George Roy Hill’s classic western recouped its production budget more than 15 times over at the box office, won more Baftas than any film before or since, won four Academy Awards, and endures as one of the most iconic features that either of the A-list icons ever appeared in.
Individually, Newman and Redford were celebrated as among the most charming, charismatic, and effortlessly cool actors in the business, so it was inevitable that they’d make magic together. Four years later, they reunited for another critical and commercial smash hit, The Sting, which took home the Oscar for ‘Best Picture’.
That would be the final time the two close friends collaborated on the same picture, but it wasn’t for a lack of trying. They were firm friends away from the cameras, but it would be more than 20 years before serious attempts were made to round out their spiritual trilogy, only for the repeated setbacks to ultimately run out of time when Newman passed away at the age of 83 in September 2008.
Redford optioned the rights to Bill Bryson’s novel A Walk in the Woods shortly after it was published in 1998, specifically to re-team with Newman. The literary adaptation was officially announced in 2005, with the actor and filmmaker signalling his intentions to reunite with the salad dressing kingpin, but his health was already beginning to fail by then.
Sam Mendes’ Road to Perdition hit cinemas three years previously and turned out to be the final live-action entry in Newman’s filmography, and when he died, Redford abandoned A Walk in the Woods. He thought it was a permanent measure, until the project revved back into life with director Ken Kwapis at the helm and Nick Nolte stepping into the breach.
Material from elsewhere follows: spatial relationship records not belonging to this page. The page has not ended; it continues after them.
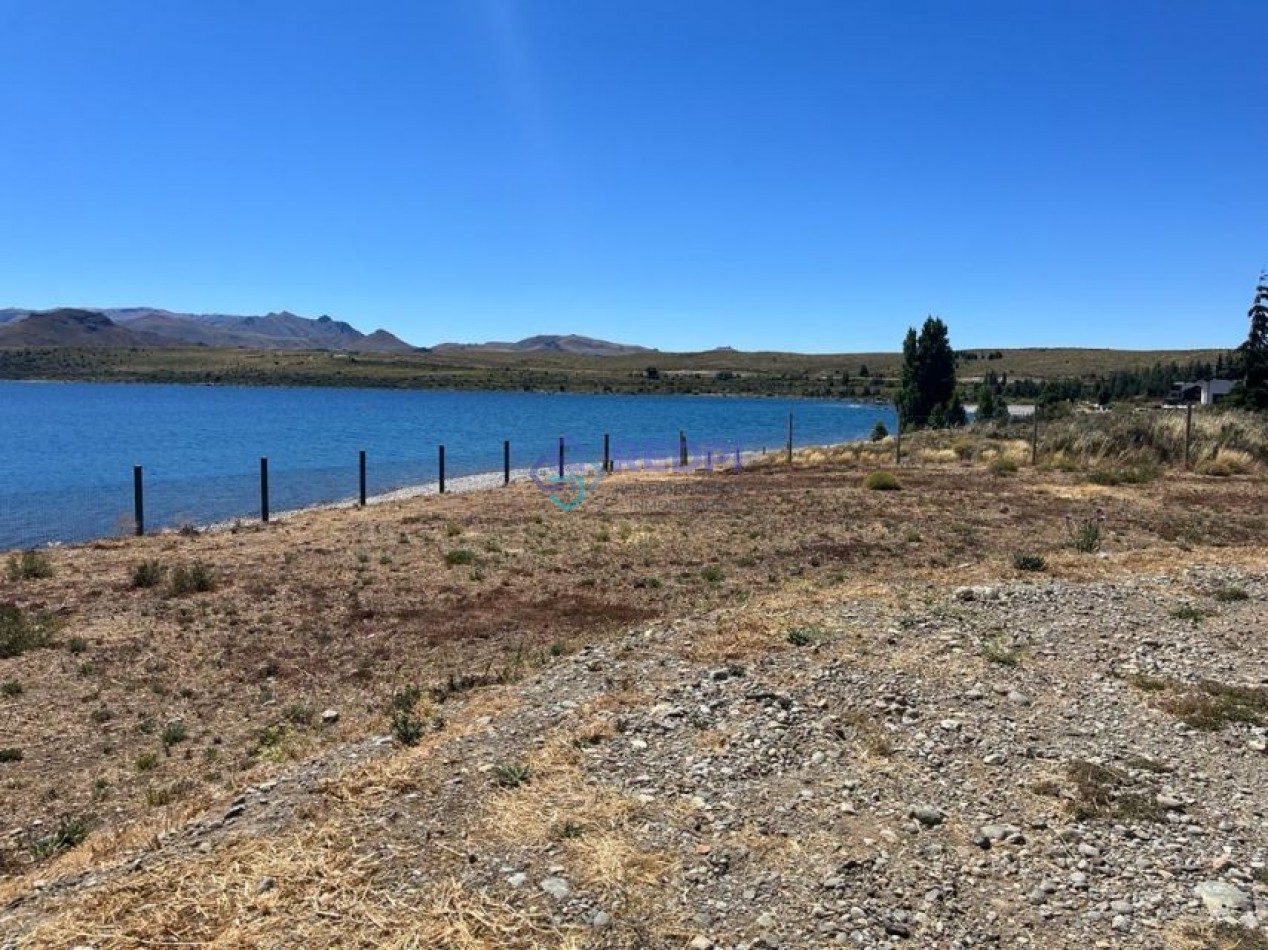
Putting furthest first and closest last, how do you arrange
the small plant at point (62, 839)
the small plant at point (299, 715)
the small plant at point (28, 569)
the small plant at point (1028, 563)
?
the small plant at point (28, 569), the small plant at point (1028, 563), the small plant at point (299, 715), the small plant at point (62, 839)

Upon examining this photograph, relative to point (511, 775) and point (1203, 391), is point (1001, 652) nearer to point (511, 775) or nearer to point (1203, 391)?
point (511, 775)

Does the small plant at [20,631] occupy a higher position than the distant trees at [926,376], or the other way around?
the distant trees at [926,376]

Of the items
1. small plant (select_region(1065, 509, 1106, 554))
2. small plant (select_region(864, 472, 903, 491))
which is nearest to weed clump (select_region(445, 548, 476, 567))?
small plant (select_region(1065, 509, 1106, 554))

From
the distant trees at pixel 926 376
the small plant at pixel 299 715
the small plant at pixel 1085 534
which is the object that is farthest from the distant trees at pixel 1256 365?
the small plant at pixel 299 715

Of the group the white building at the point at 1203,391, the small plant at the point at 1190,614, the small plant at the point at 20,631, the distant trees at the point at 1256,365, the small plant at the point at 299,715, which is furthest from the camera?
the white building at the point at 1203,391

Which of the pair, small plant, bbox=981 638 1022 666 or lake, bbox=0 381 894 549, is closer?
small plant, bbox=981 638 1022 666

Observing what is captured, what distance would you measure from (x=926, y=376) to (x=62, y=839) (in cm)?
4951

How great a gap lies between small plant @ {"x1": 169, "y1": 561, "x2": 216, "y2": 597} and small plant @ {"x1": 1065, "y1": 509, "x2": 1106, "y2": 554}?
40.5ft

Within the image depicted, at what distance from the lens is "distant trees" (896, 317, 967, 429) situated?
49.1 m

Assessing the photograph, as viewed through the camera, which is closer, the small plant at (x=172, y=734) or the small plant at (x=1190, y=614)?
the small plant at (x=172, y=734)

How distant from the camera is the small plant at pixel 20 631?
873 centimetres

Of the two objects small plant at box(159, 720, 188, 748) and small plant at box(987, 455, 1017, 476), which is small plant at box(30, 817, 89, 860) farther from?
small plant at box(987, 455, 1017, 476)

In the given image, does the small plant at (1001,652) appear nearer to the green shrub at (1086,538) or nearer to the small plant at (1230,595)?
the small plant at (1230,595)

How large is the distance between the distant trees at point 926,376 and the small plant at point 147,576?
4268 cm
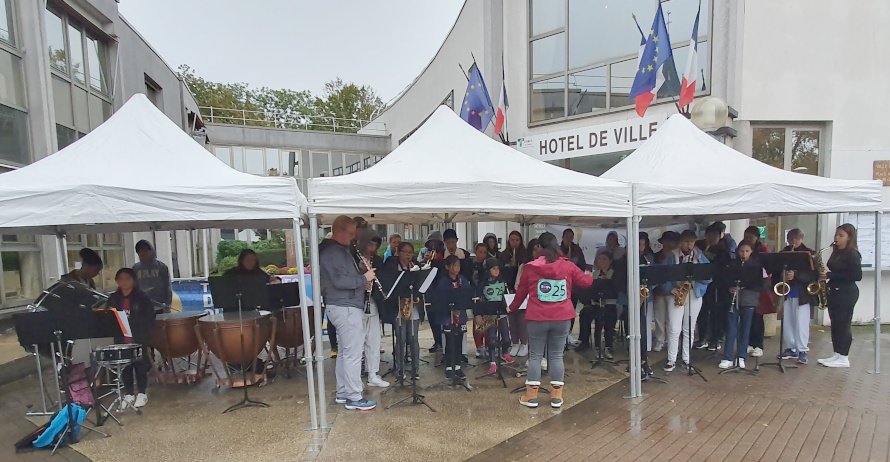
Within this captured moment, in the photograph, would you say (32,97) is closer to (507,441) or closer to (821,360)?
(507,441)

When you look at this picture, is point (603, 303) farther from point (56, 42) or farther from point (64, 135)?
point (56, 42)

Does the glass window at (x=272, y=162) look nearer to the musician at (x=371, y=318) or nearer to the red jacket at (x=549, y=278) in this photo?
the musician at (x=371, y=318)

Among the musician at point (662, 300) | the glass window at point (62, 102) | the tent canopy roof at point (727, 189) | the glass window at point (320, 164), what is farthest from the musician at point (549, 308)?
the glass window at point (320, 164)

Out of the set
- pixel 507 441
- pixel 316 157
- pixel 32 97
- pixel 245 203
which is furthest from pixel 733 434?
pixel 316 157

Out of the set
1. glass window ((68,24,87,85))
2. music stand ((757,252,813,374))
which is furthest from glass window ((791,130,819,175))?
glass window ((68,24,87,85))

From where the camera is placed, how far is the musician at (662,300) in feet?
18.9

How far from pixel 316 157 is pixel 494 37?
13236 mm

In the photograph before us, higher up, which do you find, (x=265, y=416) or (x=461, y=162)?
(x=461, y=162)

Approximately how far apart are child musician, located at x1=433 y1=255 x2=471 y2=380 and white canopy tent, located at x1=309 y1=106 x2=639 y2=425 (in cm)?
89

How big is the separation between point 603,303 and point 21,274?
29.0ft

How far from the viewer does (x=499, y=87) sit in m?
10.7

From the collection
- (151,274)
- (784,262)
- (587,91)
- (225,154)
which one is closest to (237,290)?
(151,274)

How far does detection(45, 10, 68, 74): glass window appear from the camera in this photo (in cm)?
821

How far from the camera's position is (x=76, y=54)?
9.12 metres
“Redford shelved the project,” Kwapis confirmed to The Hollywood Reporter. “Bob told me that he couldn’t imagine doing it with anyone other than Newman, so the project sat dormant for some time.” In an inadvertent domino effect, Redford had directed Nolte in The Company You Keep, which convinced him that he was the ideal guy if anyone had the chops to step into Newman’s shoes.
The story of two elderly gentlemen hiking 2,000 miles across the rugged terrain of America’s Appalachian Trail would have been a fitting and elegiac swansong for the Redford/Newman double-act, but the latter’s death robbed audiences – and the star-powered duo – of the chance to say goodbye on celluloid. The movie was eventually made, but it wasn’t quite the same.